** Your instructions **
Return every line of the data below verbatim, keeping each character, number, and line break unchanged.

(Scene-based spatial questions)
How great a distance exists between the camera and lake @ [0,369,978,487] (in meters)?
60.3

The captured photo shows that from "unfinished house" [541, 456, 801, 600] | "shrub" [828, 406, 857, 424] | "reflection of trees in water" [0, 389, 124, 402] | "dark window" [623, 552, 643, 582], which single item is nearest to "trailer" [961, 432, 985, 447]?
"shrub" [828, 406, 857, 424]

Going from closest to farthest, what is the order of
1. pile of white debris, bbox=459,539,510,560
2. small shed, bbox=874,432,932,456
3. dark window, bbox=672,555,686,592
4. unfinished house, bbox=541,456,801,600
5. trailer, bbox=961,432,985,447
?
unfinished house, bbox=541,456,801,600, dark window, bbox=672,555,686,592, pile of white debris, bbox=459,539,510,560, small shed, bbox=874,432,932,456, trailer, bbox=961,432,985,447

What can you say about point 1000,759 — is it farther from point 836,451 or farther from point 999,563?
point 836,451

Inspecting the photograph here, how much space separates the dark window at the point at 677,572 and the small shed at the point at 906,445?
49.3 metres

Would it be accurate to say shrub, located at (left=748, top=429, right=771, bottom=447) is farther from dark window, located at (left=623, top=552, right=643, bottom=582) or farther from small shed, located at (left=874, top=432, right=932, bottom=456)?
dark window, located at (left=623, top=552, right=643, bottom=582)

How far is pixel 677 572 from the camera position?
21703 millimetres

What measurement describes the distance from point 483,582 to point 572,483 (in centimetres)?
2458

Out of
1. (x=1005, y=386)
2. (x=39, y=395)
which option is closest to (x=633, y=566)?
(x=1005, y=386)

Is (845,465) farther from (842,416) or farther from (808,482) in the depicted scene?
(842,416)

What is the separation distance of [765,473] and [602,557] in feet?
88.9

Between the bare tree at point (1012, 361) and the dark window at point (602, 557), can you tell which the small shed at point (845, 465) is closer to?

** Task output **
How great a distance exists between the camera and lake @ [0,369,978,487] (in meters)?
60.3

The captured photo shows that from "unfinished house" [541, 456, 801, 600] | "shrub" [828, 406, 857, 424] | "reflection of trees in water" [0, 389, 124, 402] | "dark window" [623, 552, 643, 582], which single item is nearest to "trailer" [961, 432, 985, 447]?
"shrub" [828, 406, 857, 424]

Going from closest to farthest, what is the order of
1. pile of white debris, bbox=459,539,510,560
2. small shed, bbox=874,432,932,456
3. dark window, bbox=672,555,686,592
4. unfinished house, bbox=541,456,801,600
5. trailer, bbox=961,432,985,447
?
unfinished house, bbox=541,456,801,600, dark window, bbox=672,555,686,592, pile of white debris, bbox=459,539,510,560, small shed, bbox=874,432,932,456, trailer, bbox=961,432,985,447

What can you say about point 1000,759 — is it farther from point 836,451 or farther from point 999,563?
point 836,451

Inspecting the photograph here, how much space separates the dark window at the point at 677,572 and the small shed at the point at 906,445?
49.3 metres

Would it be accurate to say shrub, located at (left=748, top=429, right=771, bottom=447) is farther from dark window, located at (left=623, top=552, right=643, bottom=582) or farther from small shed, located at (left=874, top=432, right=932, bottom=456)?
dark window, located at (left=623, top=552, right=643, bottom=582)

How far is pixel 677 572 from the camera position?
21703 millimetres

What measurement describes the distance from point 483,582 to point 572,483 (in centimetres)?
2458

Out of
1. (x=1005, y=386)
2. (x=39, y=395)
which option is closest to (x=633, y=566)?
(x=1005, y=386)

Is (845,465) farther from (842,416) or farther from (808,482) in the depicted scene?
(842,416)

What is the separation distance of [765,473] and [602,557] in feet?
88.9

Between the bare tree at point (1012, 361) and the dark window at point (602, 557), can you tell which the small shed at point (845, 465) is closer to?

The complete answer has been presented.